Death Game I

42 17 0
                                    


.

.

Hantu itu...

Tidak ada—

.

.

Tapi...

Aku melihat mereka.

.

.

Ika zordick

.

The first horror story

.

Death Game I

Normal.

Itu adalah kata impian yang selalu diinginkan Jeongin. Menjadi normal. Melihat segalanya dengan matanya sendiri sebagai manusia biasa. Dia melihat apa yang orang lihat dan tak melihat apa yang orang lain tak dapat lihat. Ini adalah hidup yang diimpikan Jeongin.

Tapi—

Kenapa ia merasa kesepian?

Biasanya, sesosok wanita dengan pakaian ala wanita London abad 19 akan ada di samping kirinya. Bergelayut manja dan menyanyi dengan nada yang berbeda beda. Terkadang mendayu atau ceria. Sekarang wanita itu tidak ada.

Jeongin memejamkan matanya. Biasanya lelaki berambut merah itu akan memarahinya. Ya memarahinya tentang betapa idiotnya dia mencelakakan teman temannya sendiri. Jeongin sadar dia tidak bisa berkomunikasi dengan mereka.

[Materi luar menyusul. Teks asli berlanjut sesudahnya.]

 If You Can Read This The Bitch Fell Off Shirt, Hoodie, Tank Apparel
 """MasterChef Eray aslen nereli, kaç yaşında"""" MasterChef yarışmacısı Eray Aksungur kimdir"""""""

Itu seperti satu arah. Jeongin tidak bisa berbicara dan Jeongin tidak bisa mengerti apa yang mereka katakan.

Hanya lelaki berambut merah itu yang bisa bicara bahasa manusia sepertinya—selebihnya Jeongin ragu. Seumur hidupnya, tidak, selama ia mengenal wanita yang selalu berdiri di sisi kirinya itu, wanita itu hanya bisa mendumel namun suaranya tidak terdengar. Wanita itu hanya bisa bernyanyi.

Ya menyanyi.

"London Bridge is falling down. Falling down. Falling down" tanpa sadar Jeongin menyanyikannya.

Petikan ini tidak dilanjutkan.